PROVIDED INFORMATION >>
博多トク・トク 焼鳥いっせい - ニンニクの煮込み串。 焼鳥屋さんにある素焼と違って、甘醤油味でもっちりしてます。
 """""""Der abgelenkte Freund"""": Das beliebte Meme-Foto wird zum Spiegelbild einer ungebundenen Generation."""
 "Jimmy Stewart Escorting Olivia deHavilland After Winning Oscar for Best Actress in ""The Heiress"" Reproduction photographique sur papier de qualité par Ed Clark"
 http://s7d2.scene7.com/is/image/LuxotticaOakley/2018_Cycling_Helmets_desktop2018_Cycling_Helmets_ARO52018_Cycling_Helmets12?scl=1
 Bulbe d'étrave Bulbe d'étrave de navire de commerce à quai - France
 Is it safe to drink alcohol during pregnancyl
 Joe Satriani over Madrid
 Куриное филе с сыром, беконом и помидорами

HOW TO COMPLETE THIS TASK >>
What you give back should be the full listing, copied exactly.

WRITTEN ANSWER >>
博多トク・トク 焼鳥いっせい - ニンニクの煮込み串。 焼鳥屋さんにある素焼と違って、甘醤油味でもっちりしてます。
 """""""Der abgelenkte Freund"""": Das beliebte Meme-Foto wird zum Spiegelbild einer ungebundenen Generation."""
 "Jimmy Stewart Escorting Olivia deHavilland After Winning Oscar for Best Actress in ""The Heiress"" Reproduction photographique sur papier de qualité par Ed Clark"
 http://s7d2.scene7.com/is/image/LuxotticaOakley/2018_Cycling_Helmets_desktop2018_Cycling_Helmets_ARO52018_Cycling_Helmets12?scl=1
 Bulbe d'étrave Bulbe d'étrave de navire de commerce à quai - France
 Is it safe to drink alcohol during pregnancyl
 Joe Satriani over Madrid
 Куриное филе с сыром, беконом и помидорами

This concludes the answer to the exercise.